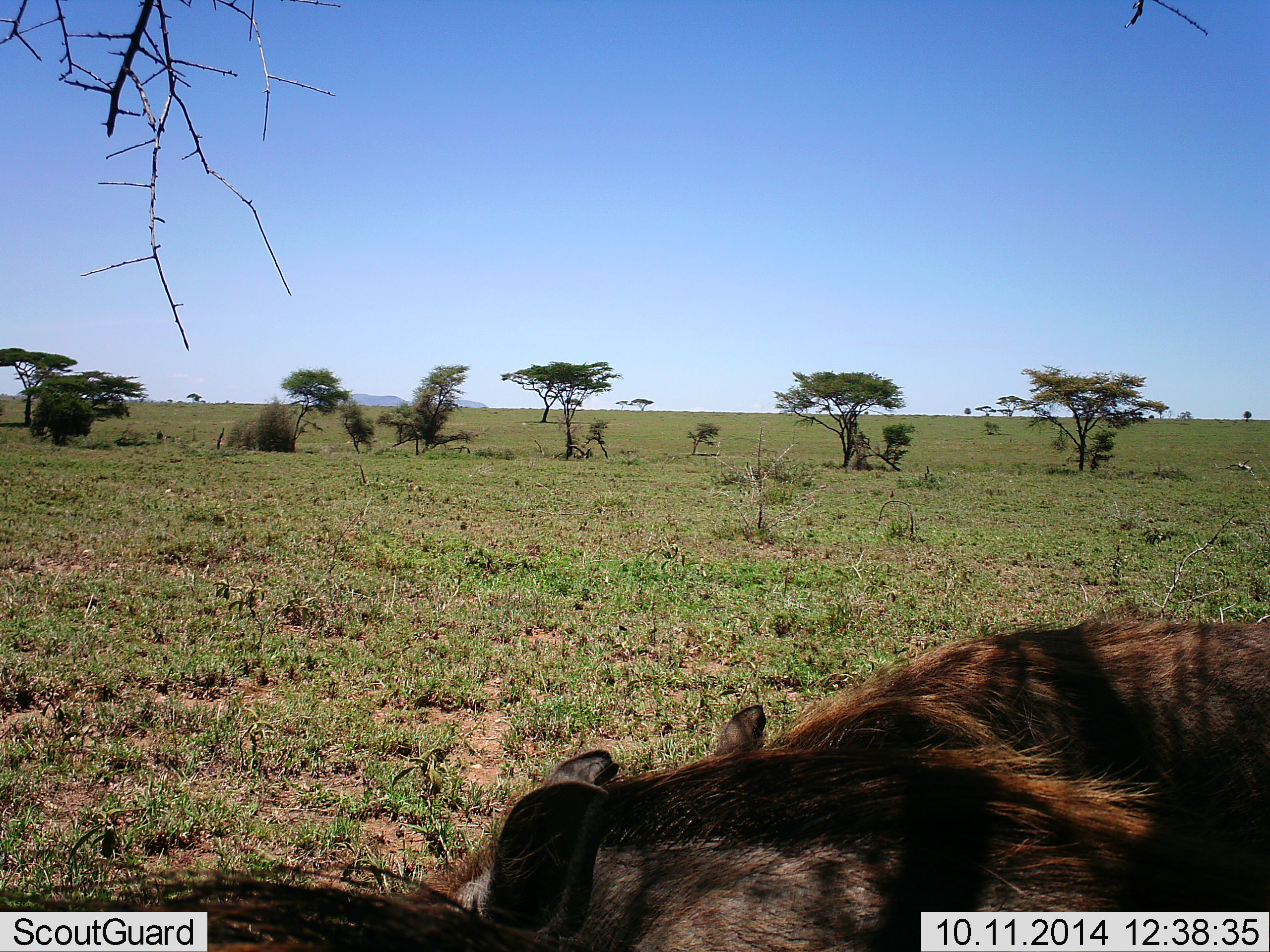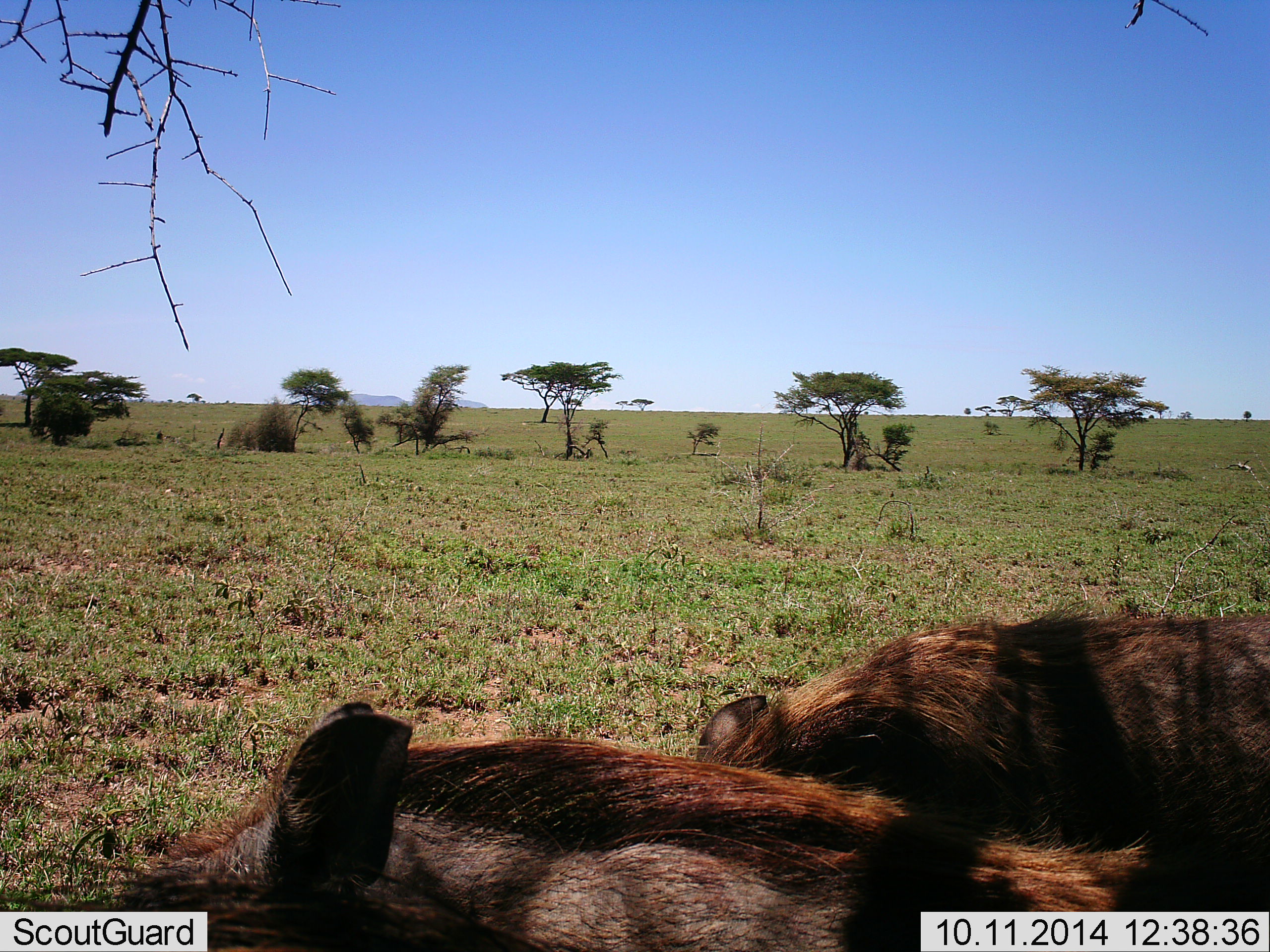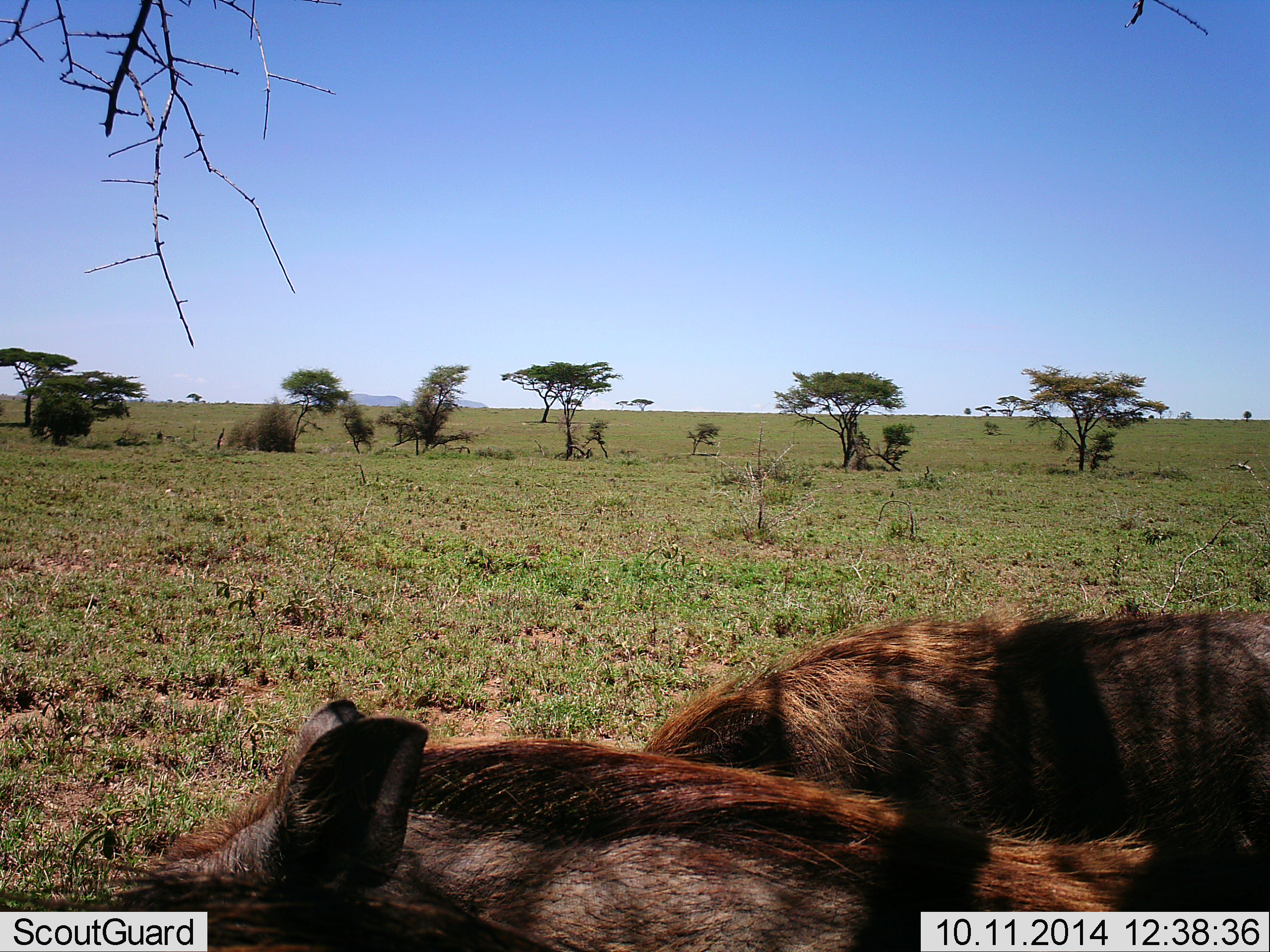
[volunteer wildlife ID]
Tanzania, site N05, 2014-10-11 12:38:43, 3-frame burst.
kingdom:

---------------

**Directions**: With the line that contains "Tanzania, site N05, 2014-10-11" as the starting point, output each line exactly through the end of the listing above.

**Answer section**:
Tanzania, site N05, 2014-10-11 12:38:43, 3-frame burst.
kingdom:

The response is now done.